In their 2012 MCID study on the TQ, Adamchic et al. [20] determined an MCID of − 5 and + 1 for the TQ, by using the Clinical Global Impression score as the ROC method in the anchoring method for calculation, taking response bias into account. In their 2018 study of the MCID for the German version of the TQ, Hall et al. [21] suggested a median of 12 as the MCID value, considering measurement bias and error. Therefore, we selected two subjective indicators with good correlations as anchors for the analysis and used the VAS score calculated based on the results as anchor.

A major limitation of this study was the following.
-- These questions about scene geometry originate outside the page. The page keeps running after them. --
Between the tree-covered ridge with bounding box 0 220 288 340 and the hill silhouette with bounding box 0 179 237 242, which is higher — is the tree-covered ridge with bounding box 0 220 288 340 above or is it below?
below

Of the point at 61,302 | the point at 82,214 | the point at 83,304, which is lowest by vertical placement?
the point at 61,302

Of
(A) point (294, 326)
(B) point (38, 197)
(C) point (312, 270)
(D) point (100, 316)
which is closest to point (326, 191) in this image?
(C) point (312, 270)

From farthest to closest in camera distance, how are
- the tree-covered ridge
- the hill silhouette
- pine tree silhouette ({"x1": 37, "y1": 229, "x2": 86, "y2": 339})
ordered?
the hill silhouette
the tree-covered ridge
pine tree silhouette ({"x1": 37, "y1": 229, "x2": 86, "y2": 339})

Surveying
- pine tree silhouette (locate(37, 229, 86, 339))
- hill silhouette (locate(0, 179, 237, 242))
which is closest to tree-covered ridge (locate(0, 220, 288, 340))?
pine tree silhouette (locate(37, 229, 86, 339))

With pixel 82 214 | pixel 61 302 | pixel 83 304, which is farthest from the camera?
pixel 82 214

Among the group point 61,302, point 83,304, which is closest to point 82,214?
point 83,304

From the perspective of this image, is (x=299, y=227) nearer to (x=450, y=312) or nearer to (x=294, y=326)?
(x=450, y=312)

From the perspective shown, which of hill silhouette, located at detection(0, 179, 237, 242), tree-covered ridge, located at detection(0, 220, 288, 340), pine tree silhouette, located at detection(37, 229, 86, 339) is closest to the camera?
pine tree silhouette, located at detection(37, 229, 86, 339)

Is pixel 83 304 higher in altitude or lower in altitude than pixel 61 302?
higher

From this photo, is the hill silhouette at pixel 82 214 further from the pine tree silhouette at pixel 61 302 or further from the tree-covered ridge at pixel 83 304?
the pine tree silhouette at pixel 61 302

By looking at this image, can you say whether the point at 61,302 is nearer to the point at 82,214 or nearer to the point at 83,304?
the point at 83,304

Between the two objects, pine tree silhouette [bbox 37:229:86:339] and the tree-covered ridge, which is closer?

For patients with tinnitus whose initial MTQ score was less than 7.5, we could not judge whether the treatment they received was effective in terms of the MCID. However, according to our previous study, a score of less than 21 on the MTQ is considered to indicate no problem with tinnitus [17]. When the initial score of the patient is less than 7.5, we believe that tinnitus has little impact on their quality of life. The next step is to expand the sample size in future studies to verify the adaptability of the MTQ in terms of treatment-related changes.

Conclusion

The change in MTQ score can be used as a clinical index to quantify the efficacy of tinnitus treatment and can be put into use in domestic studies related to tinnitus interventions, but physicians need to use it in conjunction with the severity of tinnitus experienced by the patient. The selected MCID for the MTQ score was an absolute value of 7.5. An increase in MTQ score more than 7.5 was considered aggravation of tinnitus, and a decrease in MTQ score more than 7.5 was considered a reduction in tinnitus.

The MCID of the MTQ score can guide the design of personalized clinical treatment plans for patients with tinnitus. The MTQ has been tested for reliability and validity and used for classification of tinnitus severity. Our results may assist in the development of relevant tinnitus questionnaires and guide their clinical use in China.